**SET EXERCISE 1**
From the passage on Carlos García Badías, set down the text from "He spent most" up to and including "Israeli Premier League." word for word.
**SET EXERCISE 2**
According to the passage on Carlos García Badías, how many competitive matches did he play for Almería?
**SET EXERCISE 3**
For each statement, say whether the passage on Carlos García Badías supports it, answering yes or no and quoting the words that decide it: (a) García was born in Barcelona. (b) García appeared for Espanyol's first team on ten occasions. (c) Almería was a La Liga club when it bought García from Espanyol.

**DOCUMENT PASSAGE**
──────────────────────────────

Carlos García Badías (born 29 April 1984) is a Spanish former footballer who played as a central defender, currently a manager.

He spent most of his professional career with Almería, playing 208 competitive matches for the club and appearing in three La Liga seasons. Additionally, he had a four-year spell with Maccabi Tel Aviv in the Israeli Premier League.

Club career

Espanyol and Almería
Born in Barcelona, Catalonia, García was a product of local RCD Espanyol's youth ranks. He would only appear for the first team on three occasions, during the 2003–04 season (three defeats), also serving a loan stint with Polideportivo Ejido in the Segunda División the following campaign.

García stayed in Andalusia in 2005, being sold by Espanyol to second-division UD Almería. He was a starter from the beginning, being instrumental in their first-ever La Liga promotion in the 2006–07 campaign.

──────────────────────────────

**PROVIDED MATERIAL**

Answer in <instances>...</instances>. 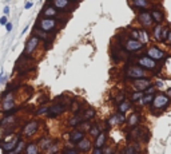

──────────────────────────────

**CORRECT ANSWER 1**
He spent most of his professional career with Almería, playing 208 competitive matches for the club and appearing in three La Liga seasons. Additionally, he had a four-year spell with Maccabi Tel Aviv in the Israeli Premier League.

**CORRECT ANSWER 2**
208

**CORRECT ANSWER 3**
(a) Yes: "Born in Barcelona, Catalonia"
(b) No: "He would only appear for the first team on three occasions"
(c) No: "being sold by Espanyol to second-division UD Almería"